Fleet Foxes, Helplessness BluesWhen I first started to write album reviews on Tuppence I kind of chose not to write too much in the way of bad reviews, but for Fleet Foxes’ Helplessness Blues I’ve got no choose. When an album came along that I didn’t particularly like in the past I just ignored it, but when I heard that there was going to be a new Fleet Foxes album I was sort of looking forward to writing about it. It just so happens that it’s not good.

The music itself has got a lot of potential, but it’s just turned out a little uninspiring because it lacks any level of inventiveness. There’s just not enough hook to bring you into its soaked sounds.

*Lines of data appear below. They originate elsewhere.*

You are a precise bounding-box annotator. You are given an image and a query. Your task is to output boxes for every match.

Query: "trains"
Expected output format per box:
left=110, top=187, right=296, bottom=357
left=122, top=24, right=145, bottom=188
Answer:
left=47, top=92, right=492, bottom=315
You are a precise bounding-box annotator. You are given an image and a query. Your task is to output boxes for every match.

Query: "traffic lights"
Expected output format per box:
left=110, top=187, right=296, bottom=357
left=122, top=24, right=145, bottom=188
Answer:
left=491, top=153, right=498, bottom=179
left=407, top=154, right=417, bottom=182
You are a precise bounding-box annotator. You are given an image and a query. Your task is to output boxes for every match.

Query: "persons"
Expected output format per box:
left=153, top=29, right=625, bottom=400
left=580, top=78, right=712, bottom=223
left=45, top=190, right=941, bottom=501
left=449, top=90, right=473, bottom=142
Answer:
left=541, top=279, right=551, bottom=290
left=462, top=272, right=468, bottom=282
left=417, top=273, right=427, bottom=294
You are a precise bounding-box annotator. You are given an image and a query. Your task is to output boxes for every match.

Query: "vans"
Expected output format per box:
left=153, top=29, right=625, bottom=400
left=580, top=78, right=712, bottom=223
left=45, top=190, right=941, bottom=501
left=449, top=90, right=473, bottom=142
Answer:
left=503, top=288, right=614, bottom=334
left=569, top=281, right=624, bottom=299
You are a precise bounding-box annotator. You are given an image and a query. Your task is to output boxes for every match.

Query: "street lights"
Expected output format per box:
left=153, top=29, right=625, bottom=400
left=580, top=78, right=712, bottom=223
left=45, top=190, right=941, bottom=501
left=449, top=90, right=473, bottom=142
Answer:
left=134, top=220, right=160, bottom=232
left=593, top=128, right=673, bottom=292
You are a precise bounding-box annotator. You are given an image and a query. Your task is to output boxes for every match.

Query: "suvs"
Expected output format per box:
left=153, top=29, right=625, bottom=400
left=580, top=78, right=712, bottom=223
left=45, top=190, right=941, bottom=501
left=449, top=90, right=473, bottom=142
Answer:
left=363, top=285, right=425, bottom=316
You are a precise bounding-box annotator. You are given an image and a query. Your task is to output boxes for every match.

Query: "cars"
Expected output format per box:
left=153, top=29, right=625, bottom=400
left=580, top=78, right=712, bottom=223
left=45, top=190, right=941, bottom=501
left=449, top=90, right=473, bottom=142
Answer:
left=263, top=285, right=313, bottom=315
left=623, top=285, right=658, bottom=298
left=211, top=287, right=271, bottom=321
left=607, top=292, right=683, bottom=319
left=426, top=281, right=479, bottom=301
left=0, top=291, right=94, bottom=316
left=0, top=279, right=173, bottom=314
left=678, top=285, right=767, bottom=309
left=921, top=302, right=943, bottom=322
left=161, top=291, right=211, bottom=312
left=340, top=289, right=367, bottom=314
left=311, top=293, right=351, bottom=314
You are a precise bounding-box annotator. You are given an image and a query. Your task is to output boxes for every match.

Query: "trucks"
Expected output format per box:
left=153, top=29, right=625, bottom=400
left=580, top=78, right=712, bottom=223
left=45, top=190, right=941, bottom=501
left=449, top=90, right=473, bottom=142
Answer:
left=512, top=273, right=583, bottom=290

Nothing about it makes you want to listen to more, and that’s a bit of a shame, because their previous album, Fleet Foxes, had an opposite effect, especially White Winter Hymnal, Ragged Wood and Meadowlarks.

Montezuma opens up OK, one of the better tracks on the album, but fails to impress, and it takes a dull slump with Bedouin Dress and Sim Sala Bim. The folk-pop just seems to have gone flat. Battery Kinzie is listenable but that can’t necessarily be said for The Plains / Bitter Dancer, which is an empty ahahhhahhhhh of a song.

There’s a bit more pace in the title track, Helplessness Blues, and it’s definitely better off for it. It’s about as good as it gets for Fleet Foxes second album. However, The Cascades, Lorelai and the shanty Someone You’d Admire come in to slowly let the balloon down without a hint of cheer. It’s a trend that continues to the end of the album, with a nothing finish in Grown Ocean.

Helplessness Blues is just a bit uninteresting, but the truth is that its got more than enough pieces of note to have worked; it just sounds like it got put together wrong.